Ef 4,1-6
Hermanos: Yo, prisionero por el Señor, os exhorto a que viváis de una manera digna de la llamada que habéis recibido: con toda humildad, mansedumbre y paciencia, soportándoos unos a otros por amor, poniendo empeño en conservar la unidad del Espíritu mediante el vínculo de la paz. Pues uno solo es el cuerpo y uno solo el Espíritu, como una es la esperanza a que habéis sido llamados. Hay un solo Señor, una sola fe, un solo bautismo, un solo Dios y Padre de todos, que está sobre todos, actúa por todos y está en todos.
Desde su prisión, que el Apóstol de los Gentiles sufre por causa de Cristo, exhorta a la Comunidad a vivir conforme a la dignidad de su vocación. Ésta es una exhortación muy profunda, que nos exige examinar una y otra vez nuestra vida ante Dios. Así, evitaremos toda ligereza y frivolidad, en las que podríamos caer si olvidamos esta advertencia.

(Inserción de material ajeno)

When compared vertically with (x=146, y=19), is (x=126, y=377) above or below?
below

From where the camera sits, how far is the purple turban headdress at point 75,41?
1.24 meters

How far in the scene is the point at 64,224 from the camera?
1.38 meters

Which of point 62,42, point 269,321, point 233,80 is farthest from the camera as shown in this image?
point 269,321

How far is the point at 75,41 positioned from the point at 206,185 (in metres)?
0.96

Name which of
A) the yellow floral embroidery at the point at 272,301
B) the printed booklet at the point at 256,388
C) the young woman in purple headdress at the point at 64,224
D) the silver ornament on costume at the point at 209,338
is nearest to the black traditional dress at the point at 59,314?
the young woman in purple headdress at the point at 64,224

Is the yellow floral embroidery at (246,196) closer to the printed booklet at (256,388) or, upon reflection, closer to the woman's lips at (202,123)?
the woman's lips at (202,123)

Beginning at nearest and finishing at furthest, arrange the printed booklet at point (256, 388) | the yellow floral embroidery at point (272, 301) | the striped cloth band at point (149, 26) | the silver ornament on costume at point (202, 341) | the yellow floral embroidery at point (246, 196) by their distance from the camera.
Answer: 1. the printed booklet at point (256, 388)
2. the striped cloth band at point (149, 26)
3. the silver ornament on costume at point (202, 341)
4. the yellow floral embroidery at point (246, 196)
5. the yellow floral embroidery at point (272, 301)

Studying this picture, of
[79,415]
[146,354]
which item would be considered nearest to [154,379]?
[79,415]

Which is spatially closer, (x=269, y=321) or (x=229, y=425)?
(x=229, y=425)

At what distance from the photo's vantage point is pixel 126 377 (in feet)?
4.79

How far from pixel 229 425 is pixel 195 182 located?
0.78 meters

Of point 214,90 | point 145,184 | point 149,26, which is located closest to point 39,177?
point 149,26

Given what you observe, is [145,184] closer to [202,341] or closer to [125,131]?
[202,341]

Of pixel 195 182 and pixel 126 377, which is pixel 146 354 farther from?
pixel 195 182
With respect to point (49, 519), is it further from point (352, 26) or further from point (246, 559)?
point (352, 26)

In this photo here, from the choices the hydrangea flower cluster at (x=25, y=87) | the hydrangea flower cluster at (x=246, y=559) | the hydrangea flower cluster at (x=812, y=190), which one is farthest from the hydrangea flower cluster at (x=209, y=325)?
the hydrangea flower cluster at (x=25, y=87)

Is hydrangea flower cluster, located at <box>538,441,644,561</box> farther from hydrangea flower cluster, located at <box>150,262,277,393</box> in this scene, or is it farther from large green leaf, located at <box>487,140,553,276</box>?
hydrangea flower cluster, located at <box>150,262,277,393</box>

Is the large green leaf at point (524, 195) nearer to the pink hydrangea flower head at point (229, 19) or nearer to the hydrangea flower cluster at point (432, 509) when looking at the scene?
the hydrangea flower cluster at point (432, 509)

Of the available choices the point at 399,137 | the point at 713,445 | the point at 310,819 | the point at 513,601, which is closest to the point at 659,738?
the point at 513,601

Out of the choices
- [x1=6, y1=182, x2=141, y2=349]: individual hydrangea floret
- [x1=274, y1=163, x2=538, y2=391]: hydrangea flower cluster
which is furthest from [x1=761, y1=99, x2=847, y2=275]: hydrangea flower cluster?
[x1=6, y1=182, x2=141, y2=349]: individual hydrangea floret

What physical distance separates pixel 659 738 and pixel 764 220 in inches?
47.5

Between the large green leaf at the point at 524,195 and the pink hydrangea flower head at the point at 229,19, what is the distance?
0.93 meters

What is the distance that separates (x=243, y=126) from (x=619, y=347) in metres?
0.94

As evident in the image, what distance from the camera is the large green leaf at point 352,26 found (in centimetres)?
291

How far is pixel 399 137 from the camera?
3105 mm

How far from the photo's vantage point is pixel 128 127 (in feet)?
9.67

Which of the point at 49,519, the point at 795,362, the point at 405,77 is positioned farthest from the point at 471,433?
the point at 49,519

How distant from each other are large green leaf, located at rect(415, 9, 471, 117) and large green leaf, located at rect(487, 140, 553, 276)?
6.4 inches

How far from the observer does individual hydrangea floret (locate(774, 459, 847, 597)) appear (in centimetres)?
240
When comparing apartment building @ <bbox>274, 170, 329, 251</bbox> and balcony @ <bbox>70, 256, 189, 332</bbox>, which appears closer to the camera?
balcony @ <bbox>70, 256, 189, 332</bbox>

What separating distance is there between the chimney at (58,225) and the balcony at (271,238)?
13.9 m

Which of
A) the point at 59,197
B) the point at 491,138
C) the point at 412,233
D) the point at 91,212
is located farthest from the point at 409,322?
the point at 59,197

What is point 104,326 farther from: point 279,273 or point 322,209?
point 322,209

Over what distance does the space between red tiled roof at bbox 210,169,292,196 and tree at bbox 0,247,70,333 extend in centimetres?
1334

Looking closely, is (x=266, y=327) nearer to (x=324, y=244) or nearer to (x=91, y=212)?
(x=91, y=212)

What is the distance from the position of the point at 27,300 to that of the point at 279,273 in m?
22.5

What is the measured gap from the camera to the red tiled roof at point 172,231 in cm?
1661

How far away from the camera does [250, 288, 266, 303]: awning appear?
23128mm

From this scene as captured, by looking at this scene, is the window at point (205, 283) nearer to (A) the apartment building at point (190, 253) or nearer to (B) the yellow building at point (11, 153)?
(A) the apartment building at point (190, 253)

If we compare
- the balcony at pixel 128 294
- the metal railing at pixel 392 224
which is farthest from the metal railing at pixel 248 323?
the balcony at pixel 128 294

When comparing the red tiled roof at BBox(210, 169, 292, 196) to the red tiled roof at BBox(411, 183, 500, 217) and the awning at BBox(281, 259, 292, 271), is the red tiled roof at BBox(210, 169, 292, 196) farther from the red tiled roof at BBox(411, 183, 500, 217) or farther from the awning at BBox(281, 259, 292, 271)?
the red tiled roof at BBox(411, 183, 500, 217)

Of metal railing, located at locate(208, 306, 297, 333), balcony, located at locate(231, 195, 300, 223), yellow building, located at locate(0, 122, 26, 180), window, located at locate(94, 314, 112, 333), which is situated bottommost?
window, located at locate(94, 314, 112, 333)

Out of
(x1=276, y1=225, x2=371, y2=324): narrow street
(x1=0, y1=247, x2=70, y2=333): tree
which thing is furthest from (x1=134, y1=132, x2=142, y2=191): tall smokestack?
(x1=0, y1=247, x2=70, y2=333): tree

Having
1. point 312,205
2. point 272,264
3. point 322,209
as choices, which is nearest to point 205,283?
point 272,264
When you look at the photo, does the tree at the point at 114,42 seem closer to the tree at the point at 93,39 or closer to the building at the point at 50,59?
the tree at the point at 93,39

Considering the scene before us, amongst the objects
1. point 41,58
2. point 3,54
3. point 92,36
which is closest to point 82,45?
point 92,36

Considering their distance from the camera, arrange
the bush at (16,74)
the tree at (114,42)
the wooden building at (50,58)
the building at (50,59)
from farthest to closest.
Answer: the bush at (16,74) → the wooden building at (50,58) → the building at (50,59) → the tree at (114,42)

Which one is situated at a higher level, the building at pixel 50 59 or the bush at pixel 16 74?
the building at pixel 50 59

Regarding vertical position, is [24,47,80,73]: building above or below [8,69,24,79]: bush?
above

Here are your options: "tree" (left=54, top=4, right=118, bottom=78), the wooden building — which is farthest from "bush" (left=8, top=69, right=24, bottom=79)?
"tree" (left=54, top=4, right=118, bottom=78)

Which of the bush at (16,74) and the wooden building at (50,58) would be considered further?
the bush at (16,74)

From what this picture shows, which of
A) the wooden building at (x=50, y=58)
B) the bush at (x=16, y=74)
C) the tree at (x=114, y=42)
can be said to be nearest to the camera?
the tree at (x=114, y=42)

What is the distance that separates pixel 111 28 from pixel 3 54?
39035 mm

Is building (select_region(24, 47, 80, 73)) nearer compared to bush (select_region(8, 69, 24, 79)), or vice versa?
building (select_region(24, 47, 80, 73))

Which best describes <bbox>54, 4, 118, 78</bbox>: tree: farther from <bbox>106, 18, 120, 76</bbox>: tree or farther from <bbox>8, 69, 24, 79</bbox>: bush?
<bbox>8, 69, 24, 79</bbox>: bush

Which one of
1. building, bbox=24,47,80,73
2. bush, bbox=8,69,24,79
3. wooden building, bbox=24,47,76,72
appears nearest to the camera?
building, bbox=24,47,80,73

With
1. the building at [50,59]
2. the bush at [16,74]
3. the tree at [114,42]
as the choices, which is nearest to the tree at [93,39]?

Ciertamente esto no significa que, en todo cuanto hagamos, debamos estar tensos y cuidándonos escrupulosamente de no hacer nada mal. Tal actitud contradiría la libertad de los hijos de Dios y reduciría la alegría de vivir. Aquello a lo que nos llama San Pablo, en cambio, corresponde al don de temor de Dios –que no quiere hacer nada que pudiese ofender al Señor– y al de piedad –que busca complacer a Aquel que nos ha regalado esta vocación. La conciencia de que nuestra vida y, aún más, nuestra fe cristiana son un regalo que nos ha sido concedido, será una gran ayuda para adentrarnos en la humildad, que es tan importante para un sano desarrollo de nuestra vocación.
De ahí que nuestro querido Apóstol Pablo la mencione como primera de las virtudes que hemos de vivir.
La humildad no tiene nada que ver con servilismo ni con una sumisión artificial en una actitud de esclavos. Antes bien, se trata, en primera instancia, de reconocer simple y sencillamente que nuestra misma existencia y todos los dones necesarios para subsistir los hemos recibido. Toda persona fue un día una pequeña e indefensa criatura en el seno de su madre, y no aportó en nada a su existencia. Este reconocimiento de la realidad ha de definir el tono básico de nuestra vida. Y si, en este contexto, a alguien le da la sensación de que entonces no vale nada, sepa que su misma existencia es un acto de amor de nuestro Padre Celestial. De ahí nos viene nuestra verdadera dignidad: ser creaturas amadas por Dios. Si asimilamos profundamente este doble conocimiento, entonces debería surgir como fruto la humildad.
El reconocer y poner en práctica la realidad como Dios la dispuso para nosotros profundiza la humildad, pues ahora, como próximo paso, hemos de notar que es Él quien establece los parámetros bajo los cuales ha de desarrollarse esta vida que nos ha encomendado. Él nos da las leyes de la naturaleza y Sus Mandamientos, que regulan nuestra vida. También éstos son un regalo que nos ha sido concedido. Reconocerlos y observarlos será nuevamente un acto de someterse a la realidad, mostrando que nosotros no poseemos por cuenta propia la clave para la verdadera vida.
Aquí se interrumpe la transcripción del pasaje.